A Roman Catholic who was raised in Galt, California, entered St. Pius X Minor Seminary at the age of thirteen to become a priest. A book by Laozi and Friedrich Nietzsche, as well as a book by Sren Kierkegaard, made Burton rethink Catholic doctrine that only Catholicism is real religion.

In 1992, Burton tied the knot with make-up artist Stephanie Cozart-Burton. Sherman Oaks, California, is where the couple resides. The father of two, Burton is the father of two children: a daughter named Michaela “Mica” with his wife and an older boy named Eian Burton (born in 1980).

As a journalist, Michaela worked for Rooster Teeth’s news unit, The Know.
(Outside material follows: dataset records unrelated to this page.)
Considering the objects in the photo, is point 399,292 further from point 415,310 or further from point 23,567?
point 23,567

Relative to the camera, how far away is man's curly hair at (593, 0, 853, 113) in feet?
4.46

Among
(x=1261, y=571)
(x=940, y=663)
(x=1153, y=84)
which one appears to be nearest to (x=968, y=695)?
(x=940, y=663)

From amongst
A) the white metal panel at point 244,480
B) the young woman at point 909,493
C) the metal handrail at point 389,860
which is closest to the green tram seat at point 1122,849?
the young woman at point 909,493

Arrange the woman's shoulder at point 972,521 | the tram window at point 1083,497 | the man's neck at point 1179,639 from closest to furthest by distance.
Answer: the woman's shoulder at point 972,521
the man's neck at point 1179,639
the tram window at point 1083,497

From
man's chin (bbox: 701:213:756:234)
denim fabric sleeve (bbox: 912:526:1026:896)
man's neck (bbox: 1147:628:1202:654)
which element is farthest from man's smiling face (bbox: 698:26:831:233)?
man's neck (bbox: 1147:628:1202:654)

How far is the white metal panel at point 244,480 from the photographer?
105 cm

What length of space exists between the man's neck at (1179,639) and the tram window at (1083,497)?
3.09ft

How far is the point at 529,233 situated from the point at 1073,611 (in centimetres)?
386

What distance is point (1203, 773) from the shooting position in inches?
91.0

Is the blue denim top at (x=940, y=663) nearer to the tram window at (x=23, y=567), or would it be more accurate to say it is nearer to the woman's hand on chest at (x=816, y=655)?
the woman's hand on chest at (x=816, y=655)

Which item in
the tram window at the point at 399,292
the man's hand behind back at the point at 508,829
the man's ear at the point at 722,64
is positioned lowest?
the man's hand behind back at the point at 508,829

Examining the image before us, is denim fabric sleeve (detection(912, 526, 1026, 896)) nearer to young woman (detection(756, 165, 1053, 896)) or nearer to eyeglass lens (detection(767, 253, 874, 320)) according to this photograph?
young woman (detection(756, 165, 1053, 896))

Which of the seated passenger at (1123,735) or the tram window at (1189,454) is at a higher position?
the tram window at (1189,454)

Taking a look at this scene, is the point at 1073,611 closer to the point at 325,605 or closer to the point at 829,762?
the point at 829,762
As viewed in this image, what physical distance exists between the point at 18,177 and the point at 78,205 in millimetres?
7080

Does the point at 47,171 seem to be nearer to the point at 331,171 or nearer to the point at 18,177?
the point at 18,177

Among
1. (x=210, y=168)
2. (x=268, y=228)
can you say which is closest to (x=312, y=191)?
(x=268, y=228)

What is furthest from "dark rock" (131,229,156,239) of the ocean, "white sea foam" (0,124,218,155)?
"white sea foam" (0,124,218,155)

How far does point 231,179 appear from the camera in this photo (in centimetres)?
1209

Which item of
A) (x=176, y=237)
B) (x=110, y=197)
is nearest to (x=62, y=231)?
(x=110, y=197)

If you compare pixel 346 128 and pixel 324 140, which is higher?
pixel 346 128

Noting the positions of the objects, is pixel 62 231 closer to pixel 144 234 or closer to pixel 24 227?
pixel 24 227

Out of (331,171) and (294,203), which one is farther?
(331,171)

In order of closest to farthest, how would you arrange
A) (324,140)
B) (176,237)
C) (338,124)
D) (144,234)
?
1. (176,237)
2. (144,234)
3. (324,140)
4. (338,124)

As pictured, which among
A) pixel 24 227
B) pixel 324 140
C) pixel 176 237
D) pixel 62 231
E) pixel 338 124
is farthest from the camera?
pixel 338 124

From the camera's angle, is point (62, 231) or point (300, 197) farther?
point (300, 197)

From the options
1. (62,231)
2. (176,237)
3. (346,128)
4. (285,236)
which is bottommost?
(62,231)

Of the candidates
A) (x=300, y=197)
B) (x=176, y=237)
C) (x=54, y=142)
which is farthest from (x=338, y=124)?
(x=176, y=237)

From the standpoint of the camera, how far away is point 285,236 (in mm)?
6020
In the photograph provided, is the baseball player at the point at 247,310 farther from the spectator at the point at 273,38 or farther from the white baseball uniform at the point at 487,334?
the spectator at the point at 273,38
Besides Arsenal, Burton is also a fan of the English football team. When Burton played Kunta Kinte in the ABC drama Roots, based on Alex Haley’s novel, he made his feature acting debut in 1977. For the first time in his career, Kinte had an audition. For his work, he was nominated for an Emmy as best actor in a drama.

For the 1988 television film Roots: The Gift, he resumed the role of Kunta Kinte. “It increased people’s consciousness,” Burton is quoted as stating when questioned about Roots’ societal impacts.

Beginning in 1983, he served as the show’s host and executive producer on public television station PBS nationwide. As one of the longest-running children’s programs on the network, Reading Rainbow ran for 23 seasons. A Peabody Award and 26 Emmy Awards, 11 of which were in the Outstanding Children’s Series category, were among the accolades it received during its existence. As host and producer, he earned 12 Emmy Awards.

A new children’s media company, RRKIDZ, was founded by Burton and his business partner Mark Wolfe when they bought the global rights to the brand in 2006. For iPad users in 2012, the brand rebuilt itself as a completely new app. Within 36 hours, it had become the most popular educational software in the world. He is a co-founder and chief curator at RRKIDZ. He oversees all projects under the Reading Rainbow umbrella to ensure that they live up to the high standards and gain the confidence of the Reading Rainbow community.


On May 28, 2014, a Kickstarter effort was launched to bring back Reading Rainbow by Burton and a slew of former coworkers. Following the success of a tablet application he helped develop in recent years, his efforts are now focused on developing a web-based version of his new program.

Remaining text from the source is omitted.